Préservation des espèces emblématiques

Exemple 2 : Fiche 87. Zones protégées d’Alberta (Canada).

• Mesurer la valeur d’usage du caribou par le biais de la méthode de modélisation des choix (cf. partie méthodes).

Résultat : Les populations de caribou et les zones naturelles qui constituent leurs habitats ont des utilités marginales significatives et positives. Les préférences exprimées pour la présence des caribous augmentent en fonction du nombre de bêtes, jusqu’à un seuil de population d’environ 600 individus.

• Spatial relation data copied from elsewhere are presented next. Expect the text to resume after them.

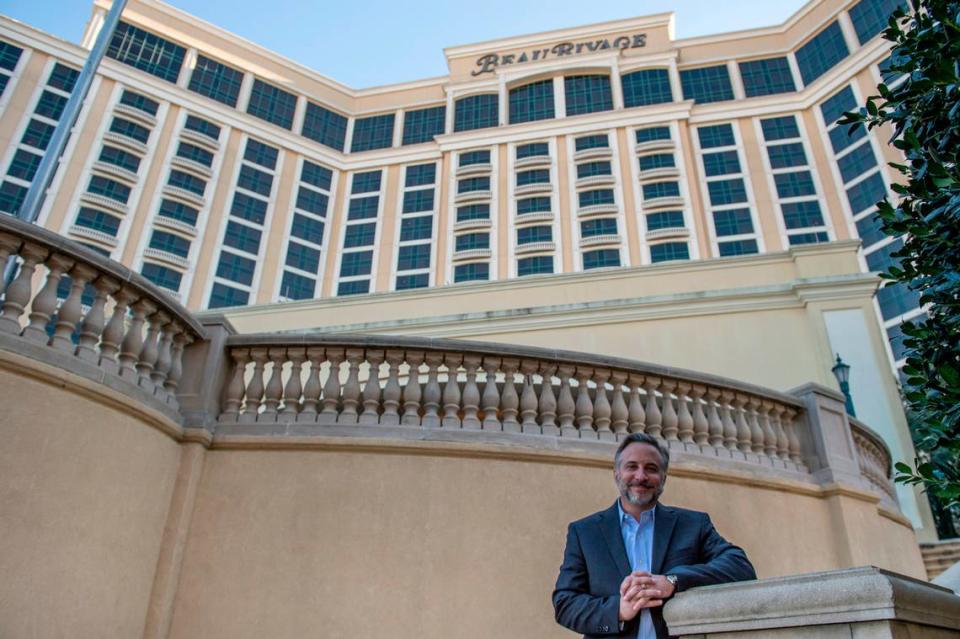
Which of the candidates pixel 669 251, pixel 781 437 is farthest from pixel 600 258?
pixel 781 437

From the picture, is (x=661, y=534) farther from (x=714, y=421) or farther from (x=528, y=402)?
(x=714, y=421)

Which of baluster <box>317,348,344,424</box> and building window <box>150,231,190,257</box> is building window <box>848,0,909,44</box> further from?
baluster <box>317,348,344,424</box>

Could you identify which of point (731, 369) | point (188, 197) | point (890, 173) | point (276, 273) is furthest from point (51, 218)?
point (890, 173)

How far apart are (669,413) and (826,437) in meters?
1.96

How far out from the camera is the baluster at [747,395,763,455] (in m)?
6.90

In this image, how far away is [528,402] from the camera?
6.14 meters

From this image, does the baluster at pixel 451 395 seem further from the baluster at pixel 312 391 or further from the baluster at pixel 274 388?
the baluster at pixel 274 388

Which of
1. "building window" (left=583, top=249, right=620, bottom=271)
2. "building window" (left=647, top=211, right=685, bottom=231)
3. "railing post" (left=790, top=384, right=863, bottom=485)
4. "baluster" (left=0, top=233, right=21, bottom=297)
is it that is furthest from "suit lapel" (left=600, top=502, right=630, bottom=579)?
"building window" (left=647, top=211, right=685, bottom=231)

Les préférences n’augmentent pas au-delà de ce seuil.

Le consentement à payer pour augmenter la population de caribou à un niveau plus élevé que le niveau actuel est relativement bas : pour accroître la population de 600 à 800 individus, les ménages de la région d’Alberta seraient disposés à débourser 26$ par an par ménage (19 euros).

Services fournis par les espèces

La valeur de la biodiversité ne se réduit pas à la valeur d’existence et de legs pour les générations futures. La biodiversité rend des services écologiques qui ont un intérêt économique direct. Le plus emblématique est la pollinisation assurée par les insectes, processus essentiel à la réussite de certaines cultures.

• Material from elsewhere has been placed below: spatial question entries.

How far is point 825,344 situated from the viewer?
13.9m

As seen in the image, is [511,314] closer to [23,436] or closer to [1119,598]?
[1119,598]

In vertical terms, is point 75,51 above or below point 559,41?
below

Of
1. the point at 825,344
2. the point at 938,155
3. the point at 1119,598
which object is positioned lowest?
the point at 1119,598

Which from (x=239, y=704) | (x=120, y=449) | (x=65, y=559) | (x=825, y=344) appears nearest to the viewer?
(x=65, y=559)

Exemple 3 : Fiche 88. Etats-Unis.

• Estimer la valeur des services fournis par les insectes, en particulier la pollinisation, la protection des végétaux (contrôle des insectes nuisibles aux cultures), la dégradation de la matière organique et la nutrition de la faune.

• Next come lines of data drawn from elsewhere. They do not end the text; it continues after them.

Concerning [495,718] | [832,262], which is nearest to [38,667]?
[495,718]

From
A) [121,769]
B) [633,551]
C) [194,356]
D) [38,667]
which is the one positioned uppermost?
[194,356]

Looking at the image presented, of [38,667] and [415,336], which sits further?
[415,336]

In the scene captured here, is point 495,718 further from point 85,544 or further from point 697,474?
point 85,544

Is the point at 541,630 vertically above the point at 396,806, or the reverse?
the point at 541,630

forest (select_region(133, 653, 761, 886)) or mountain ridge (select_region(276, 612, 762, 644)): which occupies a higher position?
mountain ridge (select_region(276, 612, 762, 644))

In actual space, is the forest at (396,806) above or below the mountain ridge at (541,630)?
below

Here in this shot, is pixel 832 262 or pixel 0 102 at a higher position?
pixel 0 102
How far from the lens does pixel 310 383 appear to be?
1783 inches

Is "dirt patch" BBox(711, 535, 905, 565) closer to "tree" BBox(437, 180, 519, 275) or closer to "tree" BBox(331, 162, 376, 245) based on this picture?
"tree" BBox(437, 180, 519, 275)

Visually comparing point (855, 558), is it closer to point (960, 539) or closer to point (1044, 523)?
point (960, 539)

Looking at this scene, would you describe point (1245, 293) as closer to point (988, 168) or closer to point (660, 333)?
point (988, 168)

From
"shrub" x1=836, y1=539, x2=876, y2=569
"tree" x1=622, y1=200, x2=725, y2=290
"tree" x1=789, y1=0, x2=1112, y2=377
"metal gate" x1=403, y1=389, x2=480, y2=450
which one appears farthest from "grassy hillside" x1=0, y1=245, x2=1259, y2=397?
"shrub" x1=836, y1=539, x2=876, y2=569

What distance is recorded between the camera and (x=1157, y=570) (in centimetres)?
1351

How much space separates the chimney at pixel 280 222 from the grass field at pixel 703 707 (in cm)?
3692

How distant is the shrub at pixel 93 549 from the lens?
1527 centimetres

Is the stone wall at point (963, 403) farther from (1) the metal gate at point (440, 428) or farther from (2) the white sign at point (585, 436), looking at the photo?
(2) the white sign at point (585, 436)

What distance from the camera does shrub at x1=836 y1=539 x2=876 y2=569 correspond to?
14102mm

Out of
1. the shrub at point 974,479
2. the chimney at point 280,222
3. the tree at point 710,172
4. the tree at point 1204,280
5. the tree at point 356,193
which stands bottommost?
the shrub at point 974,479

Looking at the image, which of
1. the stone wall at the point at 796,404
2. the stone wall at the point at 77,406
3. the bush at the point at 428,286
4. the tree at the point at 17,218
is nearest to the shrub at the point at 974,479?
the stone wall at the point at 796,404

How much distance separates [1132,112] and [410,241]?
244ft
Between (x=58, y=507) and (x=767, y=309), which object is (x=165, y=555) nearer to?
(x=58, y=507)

Méthode : Comme dans la plupart des études évaluant l’intérêt économique des services

environnementaux, c’est la méthode des coûts évités qui est privilégiée.

Résultat : Les insectes constituent une ressource alimentaire essentielle pour la faune

sauvage, source d’activités récréatives telles que la chasse, la pêche ou encore l’observation. Les citoyens américains dépensent environ 60 milliards de dollars (42 milliards d’euros) dans ces activités (recensement 1996).

Les auteurs estiment la valeur des services écologiques fournis aux Etats-Unis par les insectes à au moins 57 milliards $ (38 milliards €). Ils considèrent que leur estimation globale est relativement basse, notamment parce qu’ils ne disposent pas des données nécessaires à l’évaluation d’autres services fournis pas les insectes qui peuvent être potentiellement importants. Le montant estimé se répartit comme suit : 0,4 milliards $ (23 milliards €) liés à l’enfouissement des déjections animales, 4,5 milliards $ (3 milliards €) pour la protection des cultures, 3 milliards $ (2 milliards €) pour la pollinisation et 50 milliards $ (33 milliards €) pour les loisirs. Ces montants justifient, à eux seuls, de plus amples investissements dans la conservation des espèces et la maximisation de ces services.